Na primeira entrevista na nova casa, o economista, que também é colunista do Estadão, diz que o momento agora é de segurar todas as pressões. “O espaço fiscal é zero. Não tem espaço para nenhum gasto e nenhuma renúncia fiscal adicional”, diz ele, que prevê um déficit de R$ 120 bilhões, mesmo com as medidas de ajuste fiscal anunciadas pelo ministro da Fazenda, Fernando Haddad.
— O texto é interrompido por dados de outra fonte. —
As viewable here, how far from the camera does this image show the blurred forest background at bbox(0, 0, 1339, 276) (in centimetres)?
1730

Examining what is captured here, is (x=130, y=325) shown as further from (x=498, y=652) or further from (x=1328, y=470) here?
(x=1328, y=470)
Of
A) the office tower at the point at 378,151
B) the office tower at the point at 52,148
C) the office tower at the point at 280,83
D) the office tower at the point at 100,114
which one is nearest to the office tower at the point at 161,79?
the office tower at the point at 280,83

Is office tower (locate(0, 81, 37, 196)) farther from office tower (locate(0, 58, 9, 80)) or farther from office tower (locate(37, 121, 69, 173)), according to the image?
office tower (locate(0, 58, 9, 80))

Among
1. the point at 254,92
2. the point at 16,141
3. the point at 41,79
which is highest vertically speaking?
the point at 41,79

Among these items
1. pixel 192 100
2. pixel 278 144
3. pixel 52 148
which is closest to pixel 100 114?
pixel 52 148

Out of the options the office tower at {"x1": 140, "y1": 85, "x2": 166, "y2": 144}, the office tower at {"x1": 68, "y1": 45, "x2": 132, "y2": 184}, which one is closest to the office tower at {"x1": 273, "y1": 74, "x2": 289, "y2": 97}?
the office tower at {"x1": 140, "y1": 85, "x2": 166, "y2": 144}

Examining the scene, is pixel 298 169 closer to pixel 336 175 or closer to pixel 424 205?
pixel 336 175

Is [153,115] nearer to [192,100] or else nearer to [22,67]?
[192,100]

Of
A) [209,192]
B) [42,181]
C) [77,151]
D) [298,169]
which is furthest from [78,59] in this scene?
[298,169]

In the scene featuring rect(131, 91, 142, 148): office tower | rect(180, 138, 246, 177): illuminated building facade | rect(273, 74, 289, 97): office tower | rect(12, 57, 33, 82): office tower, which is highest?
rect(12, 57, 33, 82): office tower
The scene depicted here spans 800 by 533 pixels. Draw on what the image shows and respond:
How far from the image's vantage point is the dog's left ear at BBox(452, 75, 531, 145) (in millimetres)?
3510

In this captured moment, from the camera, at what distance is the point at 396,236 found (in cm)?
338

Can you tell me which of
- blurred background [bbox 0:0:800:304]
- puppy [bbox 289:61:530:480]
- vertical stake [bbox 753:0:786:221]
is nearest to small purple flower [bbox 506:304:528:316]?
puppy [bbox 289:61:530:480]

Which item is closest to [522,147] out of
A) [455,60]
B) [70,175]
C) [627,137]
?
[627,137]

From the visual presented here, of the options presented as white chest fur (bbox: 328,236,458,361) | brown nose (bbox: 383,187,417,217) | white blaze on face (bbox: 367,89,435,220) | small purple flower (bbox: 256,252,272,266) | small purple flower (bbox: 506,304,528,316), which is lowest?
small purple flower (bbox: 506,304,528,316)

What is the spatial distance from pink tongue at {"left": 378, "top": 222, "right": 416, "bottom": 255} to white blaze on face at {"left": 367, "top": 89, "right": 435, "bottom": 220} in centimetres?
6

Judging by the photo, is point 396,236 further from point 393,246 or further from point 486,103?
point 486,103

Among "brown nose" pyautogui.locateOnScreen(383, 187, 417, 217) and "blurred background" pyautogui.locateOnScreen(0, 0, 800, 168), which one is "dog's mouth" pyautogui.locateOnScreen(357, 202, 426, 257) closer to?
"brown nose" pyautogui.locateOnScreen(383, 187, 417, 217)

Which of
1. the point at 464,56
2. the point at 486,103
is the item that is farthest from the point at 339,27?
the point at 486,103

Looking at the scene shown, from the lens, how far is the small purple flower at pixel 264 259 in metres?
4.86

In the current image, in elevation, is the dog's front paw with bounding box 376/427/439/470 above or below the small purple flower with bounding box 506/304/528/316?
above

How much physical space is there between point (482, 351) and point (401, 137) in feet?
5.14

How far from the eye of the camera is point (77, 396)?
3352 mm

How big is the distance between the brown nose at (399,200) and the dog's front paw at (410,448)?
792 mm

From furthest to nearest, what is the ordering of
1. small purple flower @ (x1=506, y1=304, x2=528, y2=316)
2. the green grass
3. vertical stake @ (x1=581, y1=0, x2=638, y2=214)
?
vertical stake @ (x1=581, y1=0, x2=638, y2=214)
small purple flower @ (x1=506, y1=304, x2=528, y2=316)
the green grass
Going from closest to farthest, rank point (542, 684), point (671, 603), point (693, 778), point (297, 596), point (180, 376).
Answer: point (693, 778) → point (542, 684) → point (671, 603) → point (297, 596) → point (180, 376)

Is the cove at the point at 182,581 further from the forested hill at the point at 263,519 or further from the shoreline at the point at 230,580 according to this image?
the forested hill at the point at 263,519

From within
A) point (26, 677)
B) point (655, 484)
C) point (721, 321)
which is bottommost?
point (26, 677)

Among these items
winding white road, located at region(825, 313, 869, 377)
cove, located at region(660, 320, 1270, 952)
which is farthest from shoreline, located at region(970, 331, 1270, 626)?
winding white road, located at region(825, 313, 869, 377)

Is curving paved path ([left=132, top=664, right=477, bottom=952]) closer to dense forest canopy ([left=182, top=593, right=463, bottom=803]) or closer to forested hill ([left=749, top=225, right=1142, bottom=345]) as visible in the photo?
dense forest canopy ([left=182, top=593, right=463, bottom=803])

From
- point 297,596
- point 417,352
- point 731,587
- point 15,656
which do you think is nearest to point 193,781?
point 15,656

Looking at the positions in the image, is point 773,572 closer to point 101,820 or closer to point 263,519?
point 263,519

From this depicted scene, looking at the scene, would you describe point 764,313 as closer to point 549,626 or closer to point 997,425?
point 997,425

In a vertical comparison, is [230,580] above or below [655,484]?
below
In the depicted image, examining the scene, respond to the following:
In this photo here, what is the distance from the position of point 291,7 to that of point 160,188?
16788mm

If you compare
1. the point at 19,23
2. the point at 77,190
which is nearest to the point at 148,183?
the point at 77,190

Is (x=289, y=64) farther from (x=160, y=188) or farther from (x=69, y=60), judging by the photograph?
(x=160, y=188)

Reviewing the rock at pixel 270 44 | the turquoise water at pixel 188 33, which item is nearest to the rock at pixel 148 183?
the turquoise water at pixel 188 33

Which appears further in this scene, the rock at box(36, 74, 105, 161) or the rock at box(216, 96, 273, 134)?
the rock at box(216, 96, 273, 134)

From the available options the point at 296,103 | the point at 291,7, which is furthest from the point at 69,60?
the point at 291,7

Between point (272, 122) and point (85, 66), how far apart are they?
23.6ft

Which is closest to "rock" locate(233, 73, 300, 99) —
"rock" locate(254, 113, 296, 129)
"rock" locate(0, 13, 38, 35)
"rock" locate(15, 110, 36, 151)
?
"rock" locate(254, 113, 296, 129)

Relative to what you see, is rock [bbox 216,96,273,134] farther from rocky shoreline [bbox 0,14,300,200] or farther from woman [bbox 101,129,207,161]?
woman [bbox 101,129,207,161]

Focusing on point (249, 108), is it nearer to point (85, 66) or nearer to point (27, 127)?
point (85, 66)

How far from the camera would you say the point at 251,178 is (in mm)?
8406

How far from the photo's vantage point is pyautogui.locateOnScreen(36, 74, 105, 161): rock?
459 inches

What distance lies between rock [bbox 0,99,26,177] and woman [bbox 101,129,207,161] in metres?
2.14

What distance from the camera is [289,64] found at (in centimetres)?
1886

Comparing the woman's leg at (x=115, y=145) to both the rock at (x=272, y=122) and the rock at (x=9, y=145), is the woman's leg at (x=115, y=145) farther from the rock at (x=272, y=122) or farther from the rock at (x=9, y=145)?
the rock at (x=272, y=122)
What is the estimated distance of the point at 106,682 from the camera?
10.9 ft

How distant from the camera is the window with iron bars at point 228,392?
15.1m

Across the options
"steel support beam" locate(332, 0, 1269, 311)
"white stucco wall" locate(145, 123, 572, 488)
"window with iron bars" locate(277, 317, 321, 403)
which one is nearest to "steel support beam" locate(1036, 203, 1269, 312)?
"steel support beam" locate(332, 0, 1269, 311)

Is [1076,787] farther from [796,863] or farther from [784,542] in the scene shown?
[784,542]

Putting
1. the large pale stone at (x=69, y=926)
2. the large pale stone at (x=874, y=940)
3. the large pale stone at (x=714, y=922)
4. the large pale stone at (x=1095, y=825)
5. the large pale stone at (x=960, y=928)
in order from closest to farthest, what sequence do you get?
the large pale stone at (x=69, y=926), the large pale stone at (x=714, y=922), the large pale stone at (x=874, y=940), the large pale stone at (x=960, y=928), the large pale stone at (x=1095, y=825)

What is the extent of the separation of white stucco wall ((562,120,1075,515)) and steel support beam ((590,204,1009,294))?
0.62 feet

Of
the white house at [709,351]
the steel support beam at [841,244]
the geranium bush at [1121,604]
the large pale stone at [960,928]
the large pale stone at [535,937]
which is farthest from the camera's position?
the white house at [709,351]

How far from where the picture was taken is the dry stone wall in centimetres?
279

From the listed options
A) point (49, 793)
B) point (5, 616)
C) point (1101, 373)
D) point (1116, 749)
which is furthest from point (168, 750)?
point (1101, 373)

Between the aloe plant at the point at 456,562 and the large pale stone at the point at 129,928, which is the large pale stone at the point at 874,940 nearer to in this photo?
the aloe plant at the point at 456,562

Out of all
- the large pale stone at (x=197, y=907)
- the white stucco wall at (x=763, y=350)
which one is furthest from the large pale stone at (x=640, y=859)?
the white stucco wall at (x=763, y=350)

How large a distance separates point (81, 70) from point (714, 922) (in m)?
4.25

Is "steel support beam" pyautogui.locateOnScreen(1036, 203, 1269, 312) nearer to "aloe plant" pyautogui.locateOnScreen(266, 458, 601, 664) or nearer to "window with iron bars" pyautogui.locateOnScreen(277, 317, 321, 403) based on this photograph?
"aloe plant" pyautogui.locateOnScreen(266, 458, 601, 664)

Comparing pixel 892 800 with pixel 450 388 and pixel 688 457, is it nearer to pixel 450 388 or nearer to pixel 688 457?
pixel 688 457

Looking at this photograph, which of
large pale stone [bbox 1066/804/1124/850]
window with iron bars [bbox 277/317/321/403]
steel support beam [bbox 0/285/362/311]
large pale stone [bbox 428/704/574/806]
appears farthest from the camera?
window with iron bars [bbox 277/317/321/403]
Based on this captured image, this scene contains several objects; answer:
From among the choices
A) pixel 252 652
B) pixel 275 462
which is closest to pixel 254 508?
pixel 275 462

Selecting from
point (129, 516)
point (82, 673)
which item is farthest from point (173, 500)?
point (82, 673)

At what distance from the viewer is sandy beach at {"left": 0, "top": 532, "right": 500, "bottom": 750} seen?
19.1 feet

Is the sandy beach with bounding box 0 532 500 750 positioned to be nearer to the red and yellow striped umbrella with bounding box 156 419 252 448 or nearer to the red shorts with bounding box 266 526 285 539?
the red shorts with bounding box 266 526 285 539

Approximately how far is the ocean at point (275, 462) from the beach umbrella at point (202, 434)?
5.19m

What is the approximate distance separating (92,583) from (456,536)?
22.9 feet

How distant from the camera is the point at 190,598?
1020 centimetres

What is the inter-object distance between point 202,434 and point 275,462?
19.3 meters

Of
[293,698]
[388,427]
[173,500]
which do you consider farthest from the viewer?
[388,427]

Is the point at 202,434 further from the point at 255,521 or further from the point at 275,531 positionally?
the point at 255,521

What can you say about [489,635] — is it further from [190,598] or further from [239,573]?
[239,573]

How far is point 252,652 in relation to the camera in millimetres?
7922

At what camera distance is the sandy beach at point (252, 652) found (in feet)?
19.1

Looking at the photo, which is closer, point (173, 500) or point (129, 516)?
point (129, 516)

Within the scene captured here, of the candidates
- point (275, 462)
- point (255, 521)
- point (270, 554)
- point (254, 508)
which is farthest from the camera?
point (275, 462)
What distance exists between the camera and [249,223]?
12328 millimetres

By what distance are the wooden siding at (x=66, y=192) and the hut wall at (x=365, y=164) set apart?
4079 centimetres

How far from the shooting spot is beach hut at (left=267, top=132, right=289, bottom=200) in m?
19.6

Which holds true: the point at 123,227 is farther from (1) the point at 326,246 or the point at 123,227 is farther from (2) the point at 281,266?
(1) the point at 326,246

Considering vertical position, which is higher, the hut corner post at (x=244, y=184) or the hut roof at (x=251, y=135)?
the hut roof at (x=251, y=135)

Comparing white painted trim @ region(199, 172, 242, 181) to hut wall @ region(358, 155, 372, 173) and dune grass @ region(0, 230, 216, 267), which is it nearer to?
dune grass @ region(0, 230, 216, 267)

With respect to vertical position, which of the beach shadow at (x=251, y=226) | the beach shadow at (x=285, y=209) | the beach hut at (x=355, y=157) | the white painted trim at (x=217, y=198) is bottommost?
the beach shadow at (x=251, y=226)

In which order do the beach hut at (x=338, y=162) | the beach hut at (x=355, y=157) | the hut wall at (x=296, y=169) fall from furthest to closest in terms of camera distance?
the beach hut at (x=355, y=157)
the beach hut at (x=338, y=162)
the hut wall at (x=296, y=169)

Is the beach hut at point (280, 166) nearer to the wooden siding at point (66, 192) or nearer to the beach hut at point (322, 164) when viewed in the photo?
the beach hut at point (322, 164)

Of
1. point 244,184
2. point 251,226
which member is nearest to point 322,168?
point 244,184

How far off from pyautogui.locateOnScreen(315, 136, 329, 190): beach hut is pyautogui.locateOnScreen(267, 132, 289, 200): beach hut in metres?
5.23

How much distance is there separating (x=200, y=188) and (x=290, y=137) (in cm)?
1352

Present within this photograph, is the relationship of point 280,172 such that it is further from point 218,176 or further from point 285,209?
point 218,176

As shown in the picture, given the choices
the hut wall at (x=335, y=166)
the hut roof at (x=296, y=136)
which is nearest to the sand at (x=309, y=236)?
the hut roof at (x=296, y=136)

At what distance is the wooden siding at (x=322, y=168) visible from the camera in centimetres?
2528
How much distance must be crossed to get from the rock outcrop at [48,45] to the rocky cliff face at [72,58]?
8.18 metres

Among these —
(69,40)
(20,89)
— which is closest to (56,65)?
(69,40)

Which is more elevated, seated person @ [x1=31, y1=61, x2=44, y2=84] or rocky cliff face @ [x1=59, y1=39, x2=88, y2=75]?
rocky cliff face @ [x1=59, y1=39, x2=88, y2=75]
Ele alerta que é urgente o governo apresentar um plano de médio prazo, que vai além de reequilibrar o Orçamento. Na sua avaliação, o anúncio de uma nova regra fiscal é “para ontem.” “Este ano será de déficit e de crescimento da dívida pública. Já está contratado”, afirma.
Veja a entrevista:
O presidente Lula tem pressa para acelerar o crescimento. Esse ponto tem levado à pressão que o governo faz ao presidente do BC, Roberto Campos Neto, a quem Lula chamou de “esse cidadão”?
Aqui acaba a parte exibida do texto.